Desclaimer: i personaggi qui di seguito presentati non mi appartengono, mio malgrado, in alcun modo e qualsiasi riferimento a luoghi, persone e cose conosciute, è unico e assoluto frutto della mia mente malata.
Note: La OS è ambientata verso la fine dell’anno 2021. Non chiedetevi il perché, non c’è un motivo, mi piaceva così (?).
 
 

 
“Cet amour si vrai
Cet amour si beau
Si heureux
Si joyeux
Et si dérisoire
Tremblant de peur comme un enfant dans le noir
Et si sûr de lui
Comme un homme tranquille au milieu de la nuit”
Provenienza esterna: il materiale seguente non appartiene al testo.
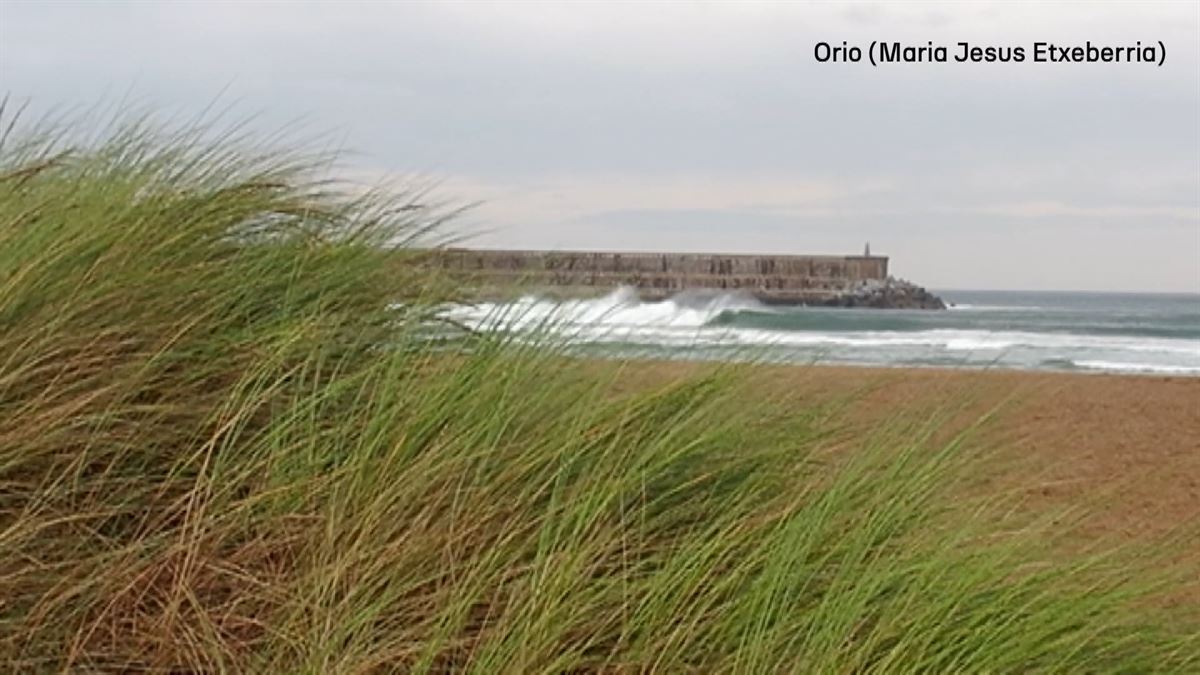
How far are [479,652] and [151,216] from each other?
134 centimetres

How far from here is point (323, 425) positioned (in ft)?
6.88

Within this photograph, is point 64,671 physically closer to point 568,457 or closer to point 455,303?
point 568,457

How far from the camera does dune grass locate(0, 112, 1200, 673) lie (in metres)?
1.67

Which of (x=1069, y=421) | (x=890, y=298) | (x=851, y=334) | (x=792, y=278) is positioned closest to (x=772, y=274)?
(x=792, y=278)

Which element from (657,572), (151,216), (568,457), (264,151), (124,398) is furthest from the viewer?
(264,151)

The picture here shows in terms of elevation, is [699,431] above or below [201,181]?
below

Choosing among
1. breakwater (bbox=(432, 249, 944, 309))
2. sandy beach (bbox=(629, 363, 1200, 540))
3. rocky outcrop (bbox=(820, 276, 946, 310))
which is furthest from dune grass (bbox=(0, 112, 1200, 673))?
rocky outcrop (bbox=(820, 276, 946, 310))

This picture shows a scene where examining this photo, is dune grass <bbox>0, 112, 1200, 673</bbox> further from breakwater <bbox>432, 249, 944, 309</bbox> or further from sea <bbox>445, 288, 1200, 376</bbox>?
breakwater <bbox>432, 249, 944, 309</bbox>

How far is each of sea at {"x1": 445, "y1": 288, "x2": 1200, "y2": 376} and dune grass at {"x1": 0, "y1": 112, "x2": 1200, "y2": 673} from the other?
0.19 metres

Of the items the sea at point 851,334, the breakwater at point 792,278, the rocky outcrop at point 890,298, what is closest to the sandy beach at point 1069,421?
the sea at point 851,334

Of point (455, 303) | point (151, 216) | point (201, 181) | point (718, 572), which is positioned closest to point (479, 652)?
point (718, 572)

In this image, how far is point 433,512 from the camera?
1.86 metres

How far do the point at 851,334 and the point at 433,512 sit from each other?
65.3ft

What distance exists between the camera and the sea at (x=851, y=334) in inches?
99.5
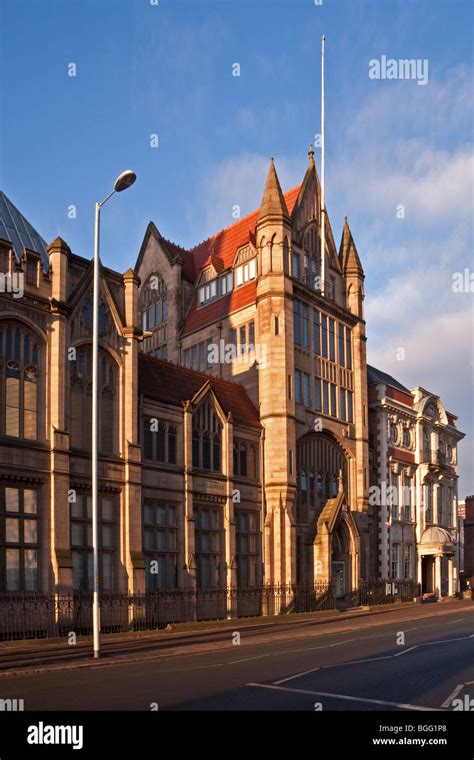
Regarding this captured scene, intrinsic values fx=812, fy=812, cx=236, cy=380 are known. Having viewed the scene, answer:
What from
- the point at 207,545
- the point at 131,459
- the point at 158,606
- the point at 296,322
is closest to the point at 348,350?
the point at 296,322

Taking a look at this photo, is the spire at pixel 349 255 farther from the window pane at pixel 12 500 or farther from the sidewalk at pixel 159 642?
the window pane at pixel 12 500

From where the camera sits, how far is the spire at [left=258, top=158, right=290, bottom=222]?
4519 centimetres

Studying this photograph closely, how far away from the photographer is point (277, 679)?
16.2 m

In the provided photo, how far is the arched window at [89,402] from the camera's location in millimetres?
31672

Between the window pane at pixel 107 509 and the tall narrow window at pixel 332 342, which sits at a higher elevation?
the tall narrow window at pixel 332 342

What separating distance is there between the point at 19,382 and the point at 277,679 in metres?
16.6

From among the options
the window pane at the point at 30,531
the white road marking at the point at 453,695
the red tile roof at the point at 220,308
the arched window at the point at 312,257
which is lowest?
the white road marking at the point at 453,695

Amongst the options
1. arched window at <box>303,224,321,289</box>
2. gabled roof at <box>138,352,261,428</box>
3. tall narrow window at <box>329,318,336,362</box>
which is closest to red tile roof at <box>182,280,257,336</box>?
arched window at <box>303,224,321,289</box>

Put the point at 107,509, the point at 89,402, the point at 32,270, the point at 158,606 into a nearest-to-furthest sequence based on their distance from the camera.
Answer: the point at 32,270
the point at 89,402
the point at 107,509
the point at 158,606

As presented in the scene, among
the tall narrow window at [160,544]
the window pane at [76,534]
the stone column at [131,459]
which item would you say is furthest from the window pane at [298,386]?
the window pane at [76,534]

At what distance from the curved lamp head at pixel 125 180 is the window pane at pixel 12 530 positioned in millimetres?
12583

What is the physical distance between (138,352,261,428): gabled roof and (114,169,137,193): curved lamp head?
47.5ft

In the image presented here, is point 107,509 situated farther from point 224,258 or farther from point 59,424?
point 224,258
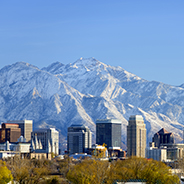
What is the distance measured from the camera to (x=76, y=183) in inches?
5915

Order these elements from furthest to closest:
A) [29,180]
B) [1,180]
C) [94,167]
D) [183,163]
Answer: [29,180]
[1,180]
[94,167]
[183,163]

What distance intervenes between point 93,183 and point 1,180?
35474 mm

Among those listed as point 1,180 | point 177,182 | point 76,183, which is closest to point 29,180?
point 1,180

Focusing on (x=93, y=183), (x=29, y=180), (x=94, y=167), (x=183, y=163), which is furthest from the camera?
(x=29, y=180)

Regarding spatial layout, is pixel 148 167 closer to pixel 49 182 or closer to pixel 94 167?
pixel 94 167

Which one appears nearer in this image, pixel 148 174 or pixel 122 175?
pixel 122 175

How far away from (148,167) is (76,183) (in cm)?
1943

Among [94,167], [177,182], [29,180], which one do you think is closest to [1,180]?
[29,180]

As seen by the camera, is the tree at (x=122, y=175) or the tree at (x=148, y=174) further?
the tree at (x=148, y=174)

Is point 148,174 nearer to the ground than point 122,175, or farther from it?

- Cet amour, Jacques Prévert 
 

Si chiedeva da sempre come Frank potesse essere così immensamente se stesso in ogni occasione e di fronte a qualsiasi ostacolo. Gerard proprio non lo capiva. Era sincero, vero, trasparente. Dannatamente trasparente. E irresponsabile. In poche parole, era tutto ciò che lui per primo aveva tentato di diventare senza successo per quarantaquattro lunghi ed estenuanti anni.  
Lo invidiava da morire. E lo amava anche, da morire. Con la stessa sfrenata consapevolezza di non potergli resistere, di non potersi privare della sua presenza così reale e palpabile, così maledettamente pericolosa e elettrizzante. Perché Frank era così, pervaso da quel genere di elettricità che ti contagiava e ti trapassava il cuore da parte a parte, fino a ucciderti. E Gerard l’aveva sempre saputo, fin dal primo istante, da quel lontano giorno in cui aveva udito la sua risata acuta, talmente diversa dalla sua voce ruvida, di spessore, arrochita da anni di fumo e di passione, la stessa che metteva in tutto ciò che faceva, che avrebbe imparato a conoscere col tempo e a conservare come un geloso ricordo.
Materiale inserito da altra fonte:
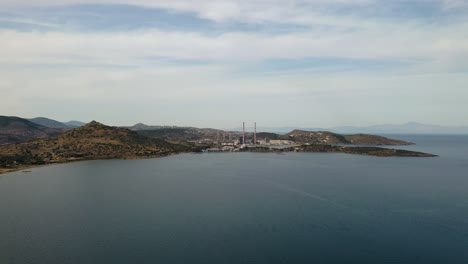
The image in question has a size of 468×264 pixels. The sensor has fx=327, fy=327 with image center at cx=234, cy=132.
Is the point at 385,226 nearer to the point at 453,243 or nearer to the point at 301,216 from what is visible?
the point at 453,243

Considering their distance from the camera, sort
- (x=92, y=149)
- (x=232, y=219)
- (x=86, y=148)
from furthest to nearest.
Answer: (x=86, y=148) → (x=92, y=149) → (x=232, y=219)

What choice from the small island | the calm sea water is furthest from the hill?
the calm sea water

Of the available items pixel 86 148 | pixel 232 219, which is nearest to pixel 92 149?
pixel 86 148

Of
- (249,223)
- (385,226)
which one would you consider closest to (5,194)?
(249,223)

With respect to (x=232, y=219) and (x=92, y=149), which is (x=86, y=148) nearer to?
(x=92, y=149)

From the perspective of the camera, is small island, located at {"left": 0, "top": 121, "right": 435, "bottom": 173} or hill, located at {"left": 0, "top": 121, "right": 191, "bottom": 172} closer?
small island, located at {"left": 0, "top": 121, "right": 435, "bottom": 173}

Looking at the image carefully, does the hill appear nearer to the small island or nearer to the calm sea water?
the small island

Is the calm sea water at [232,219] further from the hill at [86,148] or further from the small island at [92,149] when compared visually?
the hill at [86,148]
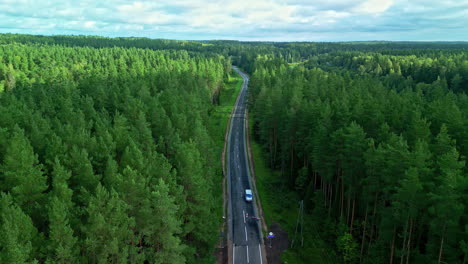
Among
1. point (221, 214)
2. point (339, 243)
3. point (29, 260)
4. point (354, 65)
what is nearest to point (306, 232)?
point (339, 243)

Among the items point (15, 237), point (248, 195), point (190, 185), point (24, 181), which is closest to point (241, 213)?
point (248, 195)

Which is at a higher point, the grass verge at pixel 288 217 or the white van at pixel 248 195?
the white van at pixel 248 195

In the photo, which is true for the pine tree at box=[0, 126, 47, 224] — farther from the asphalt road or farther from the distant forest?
the asphalt road

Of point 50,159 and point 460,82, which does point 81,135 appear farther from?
point 460,82

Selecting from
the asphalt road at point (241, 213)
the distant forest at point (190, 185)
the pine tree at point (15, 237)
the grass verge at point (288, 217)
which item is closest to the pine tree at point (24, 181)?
the distant forest at point (190, 185)

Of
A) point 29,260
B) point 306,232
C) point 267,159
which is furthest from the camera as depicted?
point 267,159

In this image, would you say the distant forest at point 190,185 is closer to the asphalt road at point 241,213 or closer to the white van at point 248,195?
the asphalt road at point 241,213
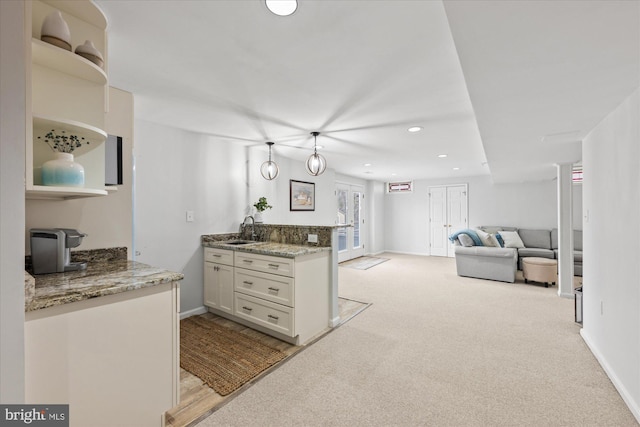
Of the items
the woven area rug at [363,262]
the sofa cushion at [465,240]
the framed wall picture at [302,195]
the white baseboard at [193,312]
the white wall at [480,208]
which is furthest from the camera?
the white wall at [480,208]

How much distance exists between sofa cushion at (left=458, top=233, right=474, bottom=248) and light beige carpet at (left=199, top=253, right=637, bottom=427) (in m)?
1.89

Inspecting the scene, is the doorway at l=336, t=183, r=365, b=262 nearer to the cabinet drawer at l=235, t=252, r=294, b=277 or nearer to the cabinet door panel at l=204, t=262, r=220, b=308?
the cabinet door panel at l=204, t=262, r=220, b=308

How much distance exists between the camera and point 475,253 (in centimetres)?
518

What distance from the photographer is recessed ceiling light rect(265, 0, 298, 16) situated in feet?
4.13

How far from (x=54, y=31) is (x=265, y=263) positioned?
7.06ft

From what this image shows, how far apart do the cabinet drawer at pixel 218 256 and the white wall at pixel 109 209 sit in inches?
44.7

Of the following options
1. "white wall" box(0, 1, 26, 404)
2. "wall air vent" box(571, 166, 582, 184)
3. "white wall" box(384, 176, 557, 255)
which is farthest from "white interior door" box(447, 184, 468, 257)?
"white wall" box(0, 1, 26, 404)

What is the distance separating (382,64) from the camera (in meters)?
1.80

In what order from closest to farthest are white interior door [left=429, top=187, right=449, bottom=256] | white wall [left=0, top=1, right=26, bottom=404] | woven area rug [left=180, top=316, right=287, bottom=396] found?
white wall [left=0, top=1, right=26, bottom=404] < woven area rug [left=180, top=316, right=287, bottom=396] < white interior door [left=429, top=187, right=449, bottom=256]

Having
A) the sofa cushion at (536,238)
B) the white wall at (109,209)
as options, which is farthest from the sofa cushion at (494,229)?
the white wall at (109,209)

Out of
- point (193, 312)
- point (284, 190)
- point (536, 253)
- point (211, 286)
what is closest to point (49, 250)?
point (211, 286)

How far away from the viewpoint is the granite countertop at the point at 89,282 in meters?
1.15

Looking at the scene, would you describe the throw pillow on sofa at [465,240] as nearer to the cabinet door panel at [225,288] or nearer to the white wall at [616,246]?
the white wall at [616,246]

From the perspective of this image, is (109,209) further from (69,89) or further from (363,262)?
(363,262)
Si sa, in ogni vita che si rispetti prima o poi si fa i conti con la fatidica frase “le cose belle hanno sempre una fine” e quel momento era arrivato anche per loro. Che poi, se ci pensava, non c’era mai stato niente che potesse essere definito “bello” tra loro. C’era stata attrazione, fatale e immediata, resistenza, inutile e scontata, abbandono, ricercato e desiderato, passione, potente e travolgente, travaglio, doloroso e infinito, separazione, agognata e al contempo temuta da entrambi. Si erano voluti, avuti, disprezzati, distrutti, ricomposti, traditi, difesi, sostenuti, accecati, picchiati, curati, divisi. Ma sempre amati. E non avrebbero mai smesso di farlo. Gerard lo sapeva, un po’ da sempre, proprio come aveva saputo tutto il resto. E lo leggeva anche negli occhi di Frank.
La loro era una scommessa già persa in partenza. Avevano puntato sul cavallo più debole, il più gracile di tutti quelli in gara, pur sapendo che aveva una zampa rotta e che non sarebbe nemmeno partito. Loro non erano mai riusciti a passare dal via. Niente inizio, nessuna fine. Nulla che potesse avere un minimo di importanza. Questo era il patto non scritto che avevano siglato. Ma da che mondo e mondo due come loro riuscivano a mantenere le promesse?
Gerard non credeva nel matrimonio. Promesse, promesse, promesse. Eppure si era sposato. E ogni volta che incrociava il proprio sguardo pesante sulla superficie appannata dello specchio del bagno, si ricordava il perché. Non se l’erano mai detto, ma erano sempre stati d’accordo: la paura li avrebbe rovinati, li rovinava ogni dannatissimo giorno.
Scappare era la via più sicura e l’avrebbero percorsa sino alla fine. Tra un giuramento d’amore e uno di sicurezza avevano scelto il secondo, dicendosi addio. Addio con il corpo, addio con gl’occhi, addio con le mani e con le labbra sigillate e tese in una smorfia di finto autocontrollo. Ma la mente era sempre ferma lì, a quel giorno di tanti anni prima, la risata di Frank che aleggiava ancora nell’aria umida di Belleville, e i capelli neri di Gerard che si muovevano sferzati dal vento mentre voltava il capo nella sua direzione. Si videro e furono subito un’unica persona. E quando si è un tutt’uno per un secondo, cari miei, quando lo si è veramente, lo si è per la vita. Nonostante i chilometri, nonostante il fuso orario, nonostante i litigi, le incomprensioni e le scelte di vita, erano irrevocabilmente inscindibili. Il filo che li univa, invisibile al mondo e che non potevano recidere, li sbeffeggiava ad ogni tentativo di dividersi. Non c’era modo, loro erano Uno. Destinati a girare in tondo, senza via di fuga.
Gerard avrebbe potuto mentire a se stesso in eterno, raccontarsi favole sul motivo per cui si trovava in quel posto lasciatosi alle spalle da tanto, dirsi che era tornato solamente per assaggiare una delle fantastiche torte che sua madre preparava per le occasioni speciali, che l’atmosfera frenetica di Los Angeles lo aveva stufato, che semplicemente aveva bisogno di una pausa dalla vita famigliare, ma sarebbero state solo bugie.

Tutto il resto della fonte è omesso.